Patients and Methods
A prospective study was carried out on 17 patients with clinically localized PCa treated between 17 August 2016 and 23 February 2017 at our urology department using the Revo‐i. Patients underwent Retzius‐sparing robot‐assisted radical prostatectomy (RS‐RARP). The primary objective was to describe the RS‐RARP step‐by‐step surgical technique using the Revo‐i. In addition, the safety of the Revo‐i was assessed according to intra‐operative and the postoperative complications within 30 days of surgery. Early oncological outcomes were also assessed according to surgical margin status and biochemical recurrence (BCR). Continence was defined as use of no or only one pad. Surgeons’ satisfaction with the Revo‐i was assessed using the Likert scale.

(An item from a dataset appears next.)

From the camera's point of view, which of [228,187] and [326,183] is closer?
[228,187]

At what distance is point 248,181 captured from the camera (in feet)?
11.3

All surgeries were completed successfully, with no conversion to open or laparoscopic surgery. The median patient age was 72 years. The median docking time, console time, urethrovesical anastomosis time and estimated blood loss were 8 min, 92 min, 26 min and 200 mL, respectively. One patient was transfused intra‐operatively as a result of blood loss of 1 500 mL. Postoperatively, two patients received blood transfusion, and there were no other serious/major complications. The median hospital stay was 4 days. At 3 months, four patients had positive surgical margins, one patient had BCR, and 15 patients were continent. Most of surgeons were satisfied with the Revo‐i performance.
The first human study for the treatment of patients with localized PCa using the Revo‐i robotic surgical system was carried out successfully. The peri‐operative, early oncological and continence outcomes are encouraging. Further prospective studies are warranted to support our preliminary results.